Arpa celtica

L’arpa celtica in Italia

Sono stato invitato ad esporre il mio punto di vista sull’insegnamento dell’arpa celtica (e mi riferisco principalmente alla situazione italiana), e lo faccio di buon grado. Anzi, credo che questa sia un’occasione importante per chiarire quella che è la mia visione del problema. Ripeto, mia visione, quindi non dogma ma convinzione nata dall’esperienza di ricercatore, di didatta e di esecutore.

I miei studi in Conservatorio sono durati 14 anni, e sono stati un’esperienza preziosa e ricca. Non rinnego niente, anzi faccio ogni giorno tesoro di quello che mi è stato insegnato dai docenti che ho avuto la fortuna di incontrare. Nel pieno della mia nascente carriera di solista e di direttore d’orchestra ho sentito il bisogno impellente di dare una svolta alla mia vocazione musicale, ed all’età di trent’anni ho ricominciato da zero seguendo un percorso totalmente nuovo in un campo che in Italia era non praticato e del tutto sconosciuto, se si eccettuano le luminose figure di Vincenzo Zitello e di Stefano Corsi.

Per una serie di ragioni, che sarebbe lungo esporre in questa sede, mi sono dedicato all’arpa celtica, e da allora essa si è indissolubilmente legata alla mia vita. Saltuariamente tengo ancora concerti d’organo e lavoro come compositore, ma tutte le mie energie sono volte verso questo strumento così affascinante, sia nell’aspetto didattico che in quello esecutivo.

Lasciando per molti anni totalmente da parte la sfera accademica, sono andato a studiare in Bretagna, in Irlanda ed in Scozia, e le sedi dei miei studi sono state tanto le Accademie come i pubs, le summer schools come le feste popolari, gli stages come le strade di Dublino.

Questa introduzione per inquadrare il contesto in cui è maturata la mia esperienza. Le considerazioni che necessariamente ne seguono forse non troveranno tutti d’accordo, ma non possono essere taciute. Eccole.

→ **Sezione dati**:
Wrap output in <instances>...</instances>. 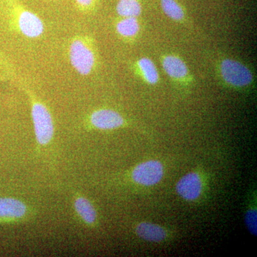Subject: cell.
I'll return each mask as SVG.
<instances>
[{
  "instance_id": "obj_1",
  "label": "cell",
  "mask_w": 257,
  "mask_h": 257,
  "mask_svg": "<svg viewBox=\"0 0 257 257\" xmlns=\"http://www.w3.org/2000/svg\"><path fill=\"white\" fill-rule=\"evenodd\" d=\"M31 114L37 145L46 147L55 134L52 115L45 104L34 97H31Z\"/></svg>"
},
{
  "instance_id": "obj_3",
  "label": "cell",
  "mask_w": 257,
  "mask_h": 257,
  "mask_svg": "<svg viewBox=\"0 0 257 257\" xmlns=\"http://www.w3.org/2000/svg\"><path fill=\"white\" fill-rule=\"evenodd\" d=\"M32 211L28 204L13 197H0V223L19 224L30 219Z\"/></svg>"
},
{
  "instance_id": "obj_14",
  "label": "cell",
  "mask_w": 257,
  "mask_h": 257,
  "mask_svg": "<svg viewBox=\"0 0 257 257\" xmlns=\"http://www.w3.org/2000/svg\"><path fill=\"white\" fill-rule=\"evenodd\" d=\"M138 67L143 78L149 84H155L159 81L158 71L155 64L148 58H143L139 60Z\"/></svg>"
},
{
  "instance_id": "obj_6",
  "label": "cell",
  "mask_w": 257,
  "mask_h": 257,
  "mask_svg": "<svg viewBox=\"0 0 257 257\" xmlns=\"http://www.w3.org/2000/svg\"><path fill=\"white\" fill-rule=\"evenodd\" d=\"M89 123L92 127L100 130H111L121 127L125 120L117 111L101 109L93 111L89 116Z\"/></svg>"
},
{
  "instance_id": "obj_16",
  "label": "cell",
  "mask_w": 257,
  "mask_h": 257,
  "mask_svg": "<svg viewBox=\"0 0 257 257\" xmlns=\"http://www.w3.org/2000/svg\"><path fill=\"white\" fill-rule=\"evenodd\" d=\"M256 208L251 207L246 211L245 216V222L248 231L251 234L256 236Z\"/></svg>"
},
{
  "instance_id": "obj_4",
  "label": "cell",
  "mask_w": 257,
  "mask_h": 257,
  "mask_svg": "<svg viewBox=\"0 0 257 257\" xmlns=\"http://www.w3.org/2000/svg\"><path fill=\"white\" fill-rule=\"evenodd\" d=\"M220 73L225 82L233 87H246L253 80L252 74L246 66L229 59L221 62Z\"/></svg>"
},
{
  "instance_id": "obj_10",
  "label": "cell",
  "mask_w": 257,
  "mask_h": 257,
  "mask_svg": "<svg viewBox=\"0 0 257 257\" xmlns=\"http://www.w3.org/2000/svg\"><path fill=\"white\" fill-rule=\"evenodd\" d=\"M137 234L142 239L152 242H160L167 237V231L160 225L141 222L137 226Z\"/></svg>"
},
{
  "instance_id": "obj_13",
  "label": "cell",
  "mask_w": 257,
  "mask_h": 257,
  "mask_svg": "<svg viewBox=\"0 0 257 257\" xmlns=\"http://www.w3.org/2000/svg\"><path fill=\"white\" fill-rule=\"evenodd\" d=\"M116 31L121 36L133 37L140 31V23L137 18H123L116 24Z\"/></svg>"
},
{
  "instance_id": "obj_2",
  "label": "cell",
  "mask_w": 257,
  "mask_h": 257,
  "mask_svg": "<svg viewBox=\"0 0 257 257\" xmlns=\"http://www.w3.org/2000/svg\"><path fill=\"white\" fill-rule=\"evenodd\" d=\"M69 57L74 68L82 75L90 74L94 68L95 55L90 45L82 38L75 39L71 44Z\"/></svg>"
},
{
  "instance_id": "obj_15",
  "label": "cell",
  "mask_w": 257,
  "mask_h": 257,
  "mask_svg": "<svg viewBox=\"0 0 257 257\" xmlns=\"http://www.w3.org/2000/svg\"><path fill=\"white\" fill-rule=\"evenodd\" d=\"M161 6L164 13L172 20L181 21L184 18L183 8L177 0H161Z\"/></svg>"
},
{
  "instance_id": "obj_11",
  "label": "cell",
  "mask_w": 257,
  "mask_h": 257,
  "mask_svg": "<svg viewBox=\"0 0 257 257\" xmlns=\"http://www.w3.org/2000/svg\"><path fill=\"white\" fill-rule=\"evenodd\" d=\"M165 72L172 78L183 79L188 75V68L184 61L174 55L166 56L162 62Z\"/></svg>"
},
{
  "instance_id": "obj_12",
  "label": "cell",
  "mask_w": 257,
  "mask_h": 257,
  "mask_svg": "<svg viewBox=\"0 0 257 257\" xmlns=\"http://www.w3.org/2000/svg\"><path fill=\"white\" fill-rule=\"evenodd\" d=\"M116 12L122 18H138L142 13L140 0H119Z\"/></svg>"
},
{
  "instance_id": "obj_8",
  "label": "cell",
  "mask_w": 257,
  "mask_h": 257,
  "mask_svg": "<svg viewBox=\"0 0 257 257\" xmlns=\"http://www.w3.org/2000/svg\"><path fill=\"white\" fill-rule=\"evenodd\" d=\"M74 211L82 223L93 226L97 221V211L94 204L82 194H77L74 198Z\"/></svg>"
},
{
  "instance_id": "obj_7",
  "label": "cell",
  "mask_w": 257,
  "mask_h": 257,
  "mask_svg": "<svg viewBox=\"0 0 257 257\" xmlns=\"http://www.w3.org/2000/svg\"><path fill=\"white\" fill-rule=\"evenodd\" d=\"M202 181L196 172L184 175L177 184V192L185 200L194 201L198 199L202 192Z\"/></svg>"
},
{
  "instance_id": "obj_9",
  "label": "cell",
  "mask_w": 257,
  "mask_h": 257,
  "mask_svg": "<svg viewBox=\"0 0 257 257\" xmlns=\"http://www.w3.org/2000/svg\"><path fill=\"white\" fill-rule=\"evenodd\" d=\"M18 25L23 35L31 38L40 36L44 32V25L41 20L29 11H23L20 15Z\"/></svg>"
},
{
  "instance_id": "obj_17",
  "label": "cell",
  "mask_w": 257,
  "mask_h": 257,
  "mask_svg": "<svg viewBox=\"0 0 257 257\" xmlns=\"http://www.w3.org/2000/svg\"><path fill=\"white\" fill-rule=\"evenodd\" d=\"M77 4L80 5L81 7H83V8H88V7H90L91 5L93 4V2L94 0H76Z\"/></svg>"
},
{
  "instance_id": "obj_5",
  "label": "cell",
  "mask_w": 257,
  "mask_h": 257,
  "mask_svg": "<svg viewBox=\"0 0 257 257\" xmlns=\"http://www.w3.org/2000/svg\"><path fill=\"white\" fill-rule=\"evenodd\" d=\"M164 176V167L157 160H150L140 164L132 172L134 182L140 185H155L162 180Z\"/></svg>"
}]
</instances>
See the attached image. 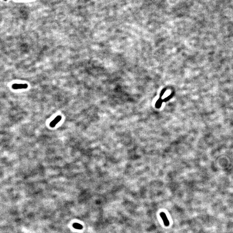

→ **Compiti**:
[1] Aggiorna il testo sull'arpa celtica trascrivendone il passo che inizia con "I miei studi in" e termina con "di Stefano Corsi.", dove "Conservatorio" va cambiato in "Accademia".
[2] Rispondi a queste domande sul testo sull'arpa celtica.
(a) Quanti anni sono durati gli studi in Conservatorio?
(b) A quale età l'autore ha ricominciato da zero?
(c) In quali luoghi è andato a studiare?

→ **Risposte complete**:
[1]
I miei studi in Accademia sono durati 14 anni, e sono stati un’esperienza preziosa e ricca. Non rinnego niente, anzi faccio ogni giorno tesoro di quello che mi è stato insegnato dai docenti che ho avuto la fortuna di incontrare. Nel pieno della mia nascente carriera di solista e di direttore d’orchestra ho sentito il bisogno impellente di dare una svolta alla mia vocazione musicale, ed all’età di trent’anni ho ricominciato da zero seguendo un percorso totalmente nuovo in un campo che in Italia era non praticato e del tutto sconosciuto, se si eccettuano le luminose figure di Vincenzo Zitello e di Stefano Corsi.

[2]
(a) 14 anni.
(b) A trent'anni.
(c) In Bretagna, in Irlanda e in Scozia.